▶ List of tasks:
(A) Answer these questions about the submarine fuel post:
(i) In how many meters of water was the K-27 scuttled?
(ii) Which reactor does the analysis focus on, and on which class of boats is it used?
(iii) According to Wikipedia, how much energy does each fission produce?
(B) Pick up the submarine fuel post after its last line and continue writing it.

▶ Document segment:
=== Begin Enclosure ===

Posted on 26-November-2014 by mathscinotes

Introduction

Figure 1: Scuttled K-27 November-Class Submarine.

Figure 1: Scuttled K-27 November-Class Submarine.

I just read an interesting article about an arctic environmental problem being presented by a Soviet-era nuclear submarine that had been scuttled back in 1982 (Figure 1). Apparently, scientists are now concerned that the submarine's reactor could leak dangerous fission products into the ocean. There is even some concern that an uncontrolled nuclear reaction could occur at this wreck that could be a serious environmental problem.

The article  contained the following quote that got me thinking about the amount of fuel that a nuclear submarine's reactor must carry.

The K-27 was scuttled of the coast of Novaya Zelmya in 50 meters of water in 1982. It contained 90 kilograms of uranium-235 when it went down.

Let's see if we can estimate the amount of uranium-235 (235U) that a submarine reactor must carry to do its job over its working lifetime.

Background

I am going to include some information that is not needed for my analysis, but that I found interesting because I have never thought about large these reactor plants are and how they are disposed of when they are spent.

Analysis Information

The following information is needed for my analysis. Some of the numbers are going to be crude guesses, but I am only interested in an estimate. I will focus on the S6G reactor used on the Los Angeles class boats because I can find the most information on those power plants.

  • Energy per Fission of 235U Atom.

    Wikipedia states that each fission produces 202.5 MeV of energy.

  • Molar mass of 235U.

=== End Enclosure ===

▶ Dataset extract:
=== Begin Enclosure ===

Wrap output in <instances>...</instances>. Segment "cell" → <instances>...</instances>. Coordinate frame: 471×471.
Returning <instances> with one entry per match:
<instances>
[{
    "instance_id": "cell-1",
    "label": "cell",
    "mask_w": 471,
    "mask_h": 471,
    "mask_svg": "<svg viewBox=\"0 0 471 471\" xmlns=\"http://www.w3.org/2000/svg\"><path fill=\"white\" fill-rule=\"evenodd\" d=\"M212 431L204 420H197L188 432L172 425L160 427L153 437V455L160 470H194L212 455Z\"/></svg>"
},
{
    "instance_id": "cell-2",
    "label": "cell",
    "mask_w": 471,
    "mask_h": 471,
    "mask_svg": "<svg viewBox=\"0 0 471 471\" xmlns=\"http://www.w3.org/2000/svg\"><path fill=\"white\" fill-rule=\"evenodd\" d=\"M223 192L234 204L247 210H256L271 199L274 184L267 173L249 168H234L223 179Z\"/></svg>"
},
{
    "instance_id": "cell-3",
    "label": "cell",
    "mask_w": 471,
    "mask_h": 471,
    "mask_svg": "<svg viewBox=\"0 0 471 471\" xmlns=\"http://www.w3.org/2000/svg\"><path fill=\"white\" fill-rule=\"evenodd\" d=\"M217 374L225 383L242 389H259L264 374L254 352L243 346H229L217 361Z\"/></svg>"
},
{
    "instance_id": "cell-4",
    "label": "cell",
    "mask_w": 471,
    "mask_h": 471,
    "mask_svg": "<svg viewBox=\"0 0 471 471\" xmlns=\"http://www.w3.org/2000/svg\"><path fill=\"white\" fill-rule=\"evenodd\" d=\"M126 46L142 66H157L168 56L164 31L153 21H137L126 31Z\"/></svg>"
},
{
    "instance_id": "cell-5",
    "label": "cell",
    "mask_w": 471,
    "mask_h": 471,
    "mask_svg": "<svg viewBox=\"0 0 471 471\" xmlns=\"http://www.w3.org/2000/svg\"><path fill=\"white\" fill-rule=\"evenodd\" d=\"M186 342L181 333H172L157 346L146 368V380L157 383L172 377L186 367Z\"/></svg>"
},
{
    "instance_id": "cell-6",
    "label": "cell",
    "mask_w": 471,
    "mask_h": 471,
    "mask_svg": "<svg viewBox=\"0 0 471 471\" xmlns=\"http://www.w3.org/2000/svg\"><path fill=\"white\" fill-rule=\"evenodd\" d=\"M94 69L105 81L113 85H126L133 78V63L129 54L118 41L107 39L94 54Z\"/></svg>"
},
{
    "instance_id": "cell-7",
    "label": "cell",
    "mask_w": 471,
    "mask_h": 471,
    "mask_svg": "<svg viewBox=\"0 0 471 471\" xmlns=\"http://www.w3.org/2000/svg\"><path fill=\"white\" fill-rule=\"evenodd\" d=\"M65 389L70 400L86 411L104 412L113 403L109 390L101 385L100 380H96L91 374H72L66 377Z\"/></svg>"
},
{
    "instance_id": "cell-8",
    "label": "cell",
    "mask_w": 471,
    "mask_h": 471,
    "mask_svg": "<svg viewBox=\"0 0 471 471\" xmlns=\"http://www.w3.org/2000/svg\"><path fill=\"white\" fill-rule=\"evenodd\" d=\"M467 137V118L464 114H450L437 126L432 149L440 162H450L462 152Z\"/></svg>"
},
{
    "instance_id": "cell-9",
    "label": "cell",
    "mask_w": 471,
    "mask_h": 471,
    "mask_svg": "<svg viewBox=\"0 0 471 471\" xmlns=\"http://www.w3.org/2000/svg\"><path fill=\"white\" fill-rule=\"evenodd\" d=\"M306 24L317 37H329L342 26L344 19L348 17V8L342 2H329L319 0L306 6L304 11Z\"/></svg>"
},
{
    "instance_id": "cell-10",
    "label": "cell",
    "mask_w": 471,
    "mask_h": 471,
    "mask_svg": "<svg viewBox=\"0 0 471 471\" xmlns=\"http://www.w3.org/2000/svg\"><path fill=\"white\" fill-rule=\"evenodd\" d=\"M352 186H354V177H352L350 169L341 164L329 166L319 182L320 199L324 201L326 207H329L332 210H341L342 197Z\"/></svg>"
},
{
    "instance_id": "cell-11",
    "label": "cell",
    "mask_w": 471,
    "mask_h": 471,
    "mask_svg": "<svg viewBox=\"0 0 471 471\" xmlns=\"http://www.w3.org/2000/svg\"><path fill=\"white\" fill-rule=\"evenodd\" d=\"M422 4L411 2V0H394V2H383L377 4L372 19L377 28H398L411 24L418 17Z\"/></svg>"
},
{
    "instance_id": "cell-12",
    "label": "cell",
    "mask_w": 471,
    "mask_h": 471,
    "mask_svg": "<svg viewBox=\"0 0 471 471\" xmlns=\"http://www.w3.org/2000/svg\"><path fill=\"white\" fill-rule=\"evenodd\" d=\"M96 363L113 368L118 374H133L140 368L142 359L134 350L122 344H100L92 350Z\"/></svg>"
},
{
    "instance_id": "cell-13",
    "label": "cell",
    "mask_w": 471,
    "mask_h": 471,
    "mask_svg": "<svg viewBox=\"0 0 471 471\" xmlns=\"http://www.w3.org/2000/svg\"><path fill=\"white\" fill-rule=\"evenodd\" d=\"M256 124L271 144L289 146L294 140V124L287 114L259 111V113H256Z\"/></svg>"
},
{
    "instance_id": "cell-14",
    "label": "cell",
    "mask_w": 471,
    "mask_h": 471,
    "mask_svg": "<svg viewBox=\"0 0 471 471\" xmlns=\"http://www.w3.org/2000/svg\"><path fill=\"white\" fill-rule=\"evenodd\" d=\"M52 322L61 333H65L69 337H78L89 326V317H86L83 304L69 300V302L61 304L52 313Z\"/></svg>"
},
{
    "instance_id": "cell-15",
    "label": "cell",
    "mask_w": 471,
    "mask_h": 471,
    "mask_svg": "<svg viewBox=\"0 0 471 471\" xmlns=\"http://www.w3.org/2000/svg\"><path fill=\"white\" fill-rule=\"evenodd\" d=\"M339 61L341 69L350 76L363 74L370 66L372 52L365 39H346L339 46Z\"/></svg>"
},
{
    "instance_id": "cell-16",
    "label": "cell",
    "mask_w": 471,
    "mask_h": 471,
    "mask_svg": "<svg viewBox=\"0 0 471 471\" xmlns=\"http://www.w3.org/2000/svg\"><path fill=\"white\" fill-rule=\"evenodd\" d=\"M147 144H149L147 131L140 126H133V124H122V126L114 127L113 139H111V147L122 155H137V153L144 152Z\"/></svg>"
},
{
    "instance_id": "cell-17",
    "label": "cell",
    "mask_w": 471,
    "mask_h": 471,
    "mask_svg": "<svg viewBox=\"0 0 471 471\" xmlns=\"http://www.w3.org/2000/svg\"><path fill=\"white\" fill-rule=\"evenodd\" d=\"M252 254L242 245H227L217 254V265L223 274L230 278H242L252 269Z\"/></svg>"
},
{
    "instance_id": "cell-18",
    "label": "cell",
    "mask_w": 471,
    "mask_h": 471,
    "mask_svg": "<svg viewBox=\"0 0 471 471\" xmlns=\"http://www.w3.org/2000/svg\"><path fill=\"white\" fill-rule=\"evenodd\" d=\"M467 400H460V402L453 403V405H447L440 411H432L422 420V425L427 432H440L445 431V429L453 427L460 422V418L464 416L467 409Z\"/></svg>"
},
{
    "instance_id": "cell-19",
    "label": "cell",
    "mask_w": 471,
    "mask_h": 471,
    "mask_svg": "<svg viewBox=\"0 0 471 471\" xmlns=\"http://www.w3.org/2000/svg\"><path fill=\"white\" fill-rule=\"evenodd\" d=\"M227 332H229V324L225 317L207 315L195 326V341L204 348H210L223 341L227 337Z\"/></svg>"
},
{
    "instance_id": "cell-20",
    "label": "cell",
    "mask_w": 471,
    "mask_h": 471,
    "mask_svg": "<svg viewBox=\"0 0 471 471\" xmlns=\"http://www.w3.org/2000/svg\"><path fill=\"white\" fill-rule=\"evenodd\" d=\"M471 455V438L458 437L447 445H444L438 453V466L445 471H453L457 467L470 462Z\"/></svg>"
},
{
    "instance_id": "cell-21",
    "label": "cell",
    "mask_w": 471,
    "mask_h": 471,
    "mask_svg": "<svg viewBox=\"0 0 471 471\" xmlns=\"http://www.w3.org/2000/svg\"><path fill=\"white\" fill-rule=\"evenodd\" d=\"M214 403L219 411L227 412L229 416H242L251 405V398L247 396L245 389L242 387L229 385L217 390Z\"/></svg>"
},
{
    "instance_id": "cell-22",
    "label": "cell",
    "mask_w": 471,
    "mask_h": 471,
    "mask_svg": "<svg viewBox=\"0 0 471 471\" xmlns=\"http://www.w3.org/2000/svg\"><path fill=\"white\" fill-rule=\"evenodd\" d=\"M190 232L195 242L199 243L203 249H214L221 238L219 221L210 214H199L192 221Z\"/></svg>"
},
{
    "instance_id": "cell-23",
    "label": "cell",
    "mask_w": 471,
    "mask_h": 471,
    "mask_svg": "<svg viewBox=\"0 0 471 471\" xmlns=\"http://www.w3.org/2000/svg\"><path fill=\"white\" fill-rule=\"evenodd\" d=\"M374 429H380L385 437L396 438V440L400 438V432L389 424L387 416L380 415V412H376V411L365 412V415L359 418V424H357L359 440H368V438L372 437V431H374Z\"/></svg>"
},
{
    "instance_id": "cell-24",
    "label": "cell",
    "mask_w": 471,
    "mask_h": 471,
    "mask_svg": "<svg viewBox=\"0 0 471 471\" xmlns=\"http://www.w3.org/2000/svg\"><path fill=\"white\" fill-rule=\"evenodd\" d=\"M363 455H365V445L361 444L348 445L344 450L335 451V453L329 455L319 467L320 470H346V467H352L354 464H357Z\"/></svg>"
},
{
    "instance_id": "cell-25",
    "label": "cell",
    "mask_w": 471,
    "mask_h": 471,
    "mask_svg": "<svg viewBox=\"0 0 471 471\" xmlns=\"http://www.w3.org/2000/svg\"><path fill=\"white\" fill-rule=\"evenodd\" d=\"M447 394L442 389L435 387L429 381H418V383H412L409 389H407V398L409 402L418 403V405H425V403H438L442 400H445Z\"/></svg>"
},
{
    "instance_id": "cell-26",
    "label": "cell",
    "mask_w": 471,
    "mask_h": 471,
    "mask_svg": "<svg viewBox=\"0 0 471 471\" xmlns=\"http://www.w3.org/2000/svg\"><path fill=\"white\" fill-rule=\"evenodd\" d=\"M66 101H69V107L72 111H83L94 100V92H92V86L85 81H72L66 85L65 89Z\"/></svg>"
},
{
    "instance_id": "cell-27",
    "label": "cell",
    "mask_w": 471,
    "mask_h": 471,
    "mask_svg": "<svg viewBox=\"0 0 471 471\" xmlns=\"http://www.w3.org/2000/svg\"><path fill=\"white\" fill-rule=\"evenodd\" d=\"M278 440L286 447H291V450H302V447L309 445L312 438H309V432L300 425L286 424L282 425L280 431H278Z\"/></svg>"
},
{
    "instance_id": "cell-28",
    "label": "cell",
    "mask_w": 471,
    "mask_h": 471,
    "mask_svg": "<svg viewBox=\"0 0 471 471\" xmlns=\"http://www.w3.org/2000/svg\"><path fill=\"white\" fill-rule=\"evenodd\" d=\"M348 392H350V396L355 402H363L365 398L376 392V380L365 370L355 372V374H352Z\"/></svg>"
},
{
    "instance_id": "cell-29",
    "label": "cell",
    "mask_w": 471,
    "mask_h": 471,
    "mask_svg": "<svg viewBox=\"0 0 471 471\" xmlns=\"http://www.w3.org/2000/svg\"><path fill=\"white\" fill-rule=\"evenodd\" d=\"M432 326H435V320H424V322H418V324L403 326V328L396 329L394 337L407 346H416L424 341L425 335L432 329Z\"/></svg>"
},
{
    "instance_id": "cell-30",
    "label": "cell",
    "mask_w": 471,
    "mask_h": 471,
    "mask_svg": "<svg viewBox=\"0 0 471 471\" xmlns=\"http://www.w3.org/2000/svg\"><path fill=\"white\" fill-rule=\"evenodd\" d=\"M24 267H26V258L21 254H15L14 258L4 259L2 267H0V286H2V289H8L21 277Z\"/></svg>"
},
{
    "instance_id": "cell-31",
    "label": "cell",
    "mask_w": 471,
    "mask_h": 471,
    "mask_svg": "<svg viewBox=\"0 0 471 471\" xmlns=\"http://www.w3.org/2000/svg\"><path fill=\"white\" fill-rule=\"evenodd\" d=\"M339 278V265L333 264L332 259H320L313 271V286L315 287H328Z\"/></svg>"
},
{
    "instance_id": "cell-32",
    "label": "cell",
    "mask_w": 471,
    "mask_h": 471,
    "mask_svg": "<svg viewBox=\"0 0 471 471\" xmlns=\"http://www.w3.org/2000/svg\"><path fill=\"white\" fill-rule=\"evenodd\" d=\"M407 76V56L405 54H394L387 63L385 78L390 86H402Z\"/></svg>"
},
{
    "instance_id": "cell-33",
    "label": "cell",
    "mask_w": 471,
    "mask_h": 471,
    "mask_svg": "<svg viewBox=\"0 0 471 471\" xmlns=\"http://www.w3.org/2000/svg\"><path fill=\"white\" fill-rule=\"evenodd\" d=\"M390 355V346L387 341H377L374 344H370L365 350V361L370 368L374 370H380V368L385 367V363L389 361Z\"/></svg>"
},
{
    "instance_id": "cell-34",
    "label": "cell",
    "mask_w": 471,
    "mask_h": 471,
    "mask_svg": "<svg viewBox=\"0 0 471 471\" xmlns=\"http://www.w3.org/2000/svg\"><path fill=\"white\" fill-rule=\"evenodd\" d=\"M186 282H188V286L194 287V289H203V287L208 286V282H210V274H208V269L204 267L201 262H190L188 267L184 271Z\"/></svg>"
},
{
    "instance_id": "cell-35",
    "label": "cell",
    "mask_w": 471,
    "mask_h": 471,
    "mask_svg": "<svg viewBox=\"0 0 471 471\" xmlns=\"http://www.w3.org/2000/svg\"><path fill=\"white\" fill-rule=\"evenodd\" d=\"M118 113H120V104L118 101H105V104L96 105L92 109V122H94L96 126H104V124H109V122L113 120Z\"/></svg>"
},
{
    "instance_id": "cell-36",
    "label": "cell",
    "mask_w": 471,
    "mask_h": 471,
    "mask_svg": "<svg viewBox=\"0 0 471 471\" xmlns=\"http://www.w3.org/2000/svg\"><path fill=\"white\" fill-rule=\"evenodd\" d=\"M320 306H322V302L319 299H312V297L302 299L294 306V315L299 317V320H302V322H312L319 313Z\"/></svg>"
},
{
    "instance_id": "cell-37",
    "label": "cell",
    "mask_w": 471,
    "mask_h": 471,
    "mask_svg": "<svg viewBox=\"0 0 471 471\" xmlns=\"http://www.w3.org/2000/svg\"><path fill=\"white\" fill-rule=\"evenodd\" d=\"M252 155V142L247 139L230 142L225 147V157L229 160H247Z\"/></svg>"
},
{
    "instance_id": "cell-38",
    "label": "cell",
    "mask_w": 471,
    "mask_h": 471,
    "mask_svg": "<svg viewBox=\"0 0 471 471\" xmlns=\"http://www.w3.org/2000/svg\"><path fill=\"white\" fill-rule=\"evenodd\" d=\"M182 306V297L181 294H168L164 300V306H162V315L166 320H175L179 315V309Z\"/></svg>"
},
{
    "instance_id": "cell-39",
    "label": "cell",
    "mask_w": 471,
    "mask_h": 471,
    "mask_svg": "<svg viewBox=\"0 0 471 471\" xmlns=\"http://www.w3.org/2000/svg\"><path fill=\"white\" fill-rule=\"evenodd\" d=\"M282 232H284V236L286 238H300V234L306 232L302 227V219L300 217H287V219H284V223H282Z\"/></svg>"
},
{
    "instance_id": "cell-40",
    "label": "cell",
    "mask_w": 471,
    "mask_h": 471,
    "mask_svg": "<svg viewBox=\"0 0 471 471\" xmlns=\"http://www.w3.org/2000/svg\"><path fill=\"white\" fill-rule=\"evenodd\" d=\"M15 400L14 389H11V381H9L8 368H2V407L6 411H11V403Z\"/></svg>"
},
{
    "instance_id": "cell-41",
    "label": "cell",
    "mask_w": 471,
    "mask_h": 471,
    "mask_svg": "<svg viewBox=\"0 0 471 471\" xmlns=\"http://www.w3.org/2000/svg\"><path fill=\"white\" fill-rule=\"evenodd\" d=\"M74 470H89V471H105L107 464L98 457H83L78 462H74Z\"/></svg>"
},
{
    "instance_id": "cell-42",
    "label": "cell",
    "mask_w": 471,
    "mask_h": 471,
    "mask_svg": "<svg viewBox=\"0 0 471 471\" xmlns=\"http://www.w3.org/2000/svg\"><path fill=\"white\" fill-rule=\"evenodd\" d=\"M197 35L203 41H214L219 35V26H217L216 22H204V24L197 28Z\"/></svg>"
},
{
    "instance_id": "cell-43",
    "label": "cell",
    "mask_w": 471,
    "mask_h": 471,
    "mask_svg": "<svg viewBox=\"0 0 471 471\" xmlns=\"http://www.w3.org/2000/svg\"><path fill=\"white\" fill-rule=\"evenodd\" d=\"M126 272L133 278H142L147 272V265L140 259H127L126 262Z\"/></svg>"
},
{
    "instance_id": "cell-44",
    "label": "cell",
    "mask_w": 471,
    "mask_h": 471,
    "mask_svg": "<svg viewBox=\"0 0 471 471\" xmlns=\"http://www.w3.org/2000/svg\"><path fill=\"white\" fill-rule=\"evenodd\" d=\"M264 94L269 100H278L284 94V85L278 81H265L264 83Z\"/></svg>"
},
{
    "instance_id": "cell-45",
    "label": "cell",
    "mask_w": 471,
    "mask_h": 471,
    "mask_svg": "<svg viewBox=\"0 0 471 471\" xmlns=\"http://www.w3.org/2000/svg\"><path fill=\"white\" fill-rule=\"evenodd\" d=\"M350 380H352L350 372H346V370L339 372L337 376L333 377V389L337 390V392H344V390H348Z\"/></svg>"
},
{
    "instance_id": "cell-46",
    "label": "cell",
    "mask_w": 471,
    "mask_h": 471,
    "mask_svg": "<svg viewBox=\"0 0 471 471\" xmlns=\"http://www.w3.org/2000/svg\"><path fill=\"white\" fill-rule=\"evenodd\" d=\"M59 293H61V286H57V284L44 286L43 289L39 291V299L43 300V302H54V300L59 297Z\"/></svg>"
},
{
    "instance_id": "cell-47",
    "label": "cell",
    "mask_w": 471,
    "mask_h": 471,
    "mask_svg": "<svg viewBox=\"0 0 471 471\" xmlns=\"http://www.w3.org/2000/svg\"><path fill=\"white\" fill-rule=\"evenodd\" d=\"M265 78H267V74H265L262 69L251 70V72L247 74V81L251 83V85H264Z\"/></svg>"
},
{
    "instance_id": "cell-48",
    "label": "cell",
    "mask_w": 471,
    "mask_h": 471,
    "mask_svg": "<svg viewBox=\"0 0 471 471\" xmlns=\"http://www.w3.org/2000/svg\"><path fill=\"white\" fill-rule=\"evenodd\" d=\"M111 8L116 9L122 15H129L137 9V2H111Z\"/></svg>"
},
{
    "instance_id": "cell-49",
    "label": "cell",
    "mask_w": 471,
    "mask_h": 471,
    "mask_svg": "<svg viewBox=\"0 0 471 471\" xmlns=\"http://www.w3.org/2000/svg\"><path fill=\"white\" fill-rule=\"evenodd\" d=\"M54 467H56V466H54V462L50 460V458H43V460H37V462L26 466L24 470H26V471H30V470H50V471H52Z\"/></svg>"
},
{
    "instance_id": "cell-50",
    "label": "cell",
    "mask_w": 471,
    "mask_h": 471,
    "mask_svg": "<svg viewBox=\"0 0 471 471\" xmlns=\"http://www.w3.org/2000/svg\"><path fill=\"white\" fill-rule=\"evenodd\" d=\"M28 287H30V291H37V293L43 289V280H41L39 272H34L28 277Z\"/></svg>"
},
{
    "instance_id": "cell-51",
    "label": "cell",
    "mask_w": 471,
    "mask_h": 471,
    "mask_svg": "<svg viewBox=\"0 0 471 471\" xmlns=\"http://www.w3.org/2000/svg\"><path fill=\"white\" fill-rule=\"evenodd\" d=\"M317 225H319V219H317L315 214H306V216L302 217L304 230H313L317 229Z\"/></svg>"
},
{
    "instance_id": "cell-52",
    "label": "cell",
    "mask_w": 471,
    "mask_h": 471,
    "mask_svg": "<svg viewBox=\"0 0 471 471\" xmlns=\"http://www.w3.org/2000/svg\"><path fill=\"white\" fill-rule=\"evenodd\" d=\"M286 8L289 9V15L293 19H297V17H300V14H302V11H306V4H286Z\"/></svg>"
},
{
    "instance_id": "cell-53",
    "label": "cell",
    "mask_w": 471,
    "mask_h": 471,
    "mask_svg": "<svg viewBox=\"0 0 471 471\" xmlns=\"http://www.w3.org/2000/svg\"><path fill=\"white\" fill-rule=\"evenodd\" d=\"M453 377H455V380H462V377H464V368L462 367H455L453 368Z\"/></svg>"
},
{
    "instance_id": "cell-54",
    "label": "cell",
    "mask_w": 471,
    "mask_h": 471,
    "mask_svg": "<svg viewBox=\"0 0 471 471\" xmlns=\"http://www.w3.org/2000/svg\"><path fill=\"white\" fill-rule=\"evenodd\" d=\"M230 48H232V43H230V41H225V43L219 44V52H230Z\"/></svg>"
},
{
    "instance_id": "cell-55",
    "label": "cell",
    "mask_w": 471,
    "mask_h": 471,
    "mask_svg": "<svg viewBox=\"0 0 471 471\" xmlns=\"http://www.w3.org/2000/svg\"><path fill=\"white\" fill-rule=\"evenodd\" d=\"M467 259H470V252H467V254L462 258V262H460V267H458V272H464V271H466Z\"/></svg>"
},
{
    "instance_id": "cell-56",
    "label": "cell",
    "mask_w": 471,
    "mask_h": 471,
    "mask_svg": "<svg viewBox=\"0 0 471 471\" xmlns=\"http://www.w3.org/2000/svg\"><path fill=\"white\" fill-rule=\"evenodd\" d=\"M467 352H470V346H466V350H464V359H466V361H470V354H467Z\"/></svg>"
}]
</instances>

=== End Enclosure ===

▶ Answers by task:
(A)
(i) 50 meters.
(ii) The S6G reactor, used on the Los Angeles class boats.
(iii) 202.5 MeV.

(B)
    The Wikipedia states that the molar mass of 235U is 235.043 grams.

  • Efficiency of the power plant.

    I am going to guess 25% because that is a figure I have seen quoted for other steam turbine-based power systems.

  • Average power usage during the lifetime of the submarine.

    Submarine power plants are typically rated at 35 khp to 50 khp (khp = 1000 horsepower). I will assume that on average they use 15 khp while at sea.

  • The average operational duty cycle (i.e. ratio of on-station time to total time).

    I have seen 86% quoted, so I will use that number.

  • Hotel load of the submarine.

    Not all the power generated by the reactor goes into propulsion – some goes into electrical power used for all the equipment on-board. This load is referred to as the "hotel load". For cruise ships, this load is about 50%. I am going to guess that a submarine's average hotel load is 25%. Here is a forum post that uses 30% – like me,  he is guessing.

  • Time between refuelings.

    I will estimate 10 years (source).

Reactor Size

Figure 2 shows a cut-away diagram of a submarine. You can see the reactor section towards the aft of the boat.

Figure 2: Cross-Section Diagram of a Nuclear Submarine.

Figure 2: Cross-Section Diagram of a Nuclear Submarine.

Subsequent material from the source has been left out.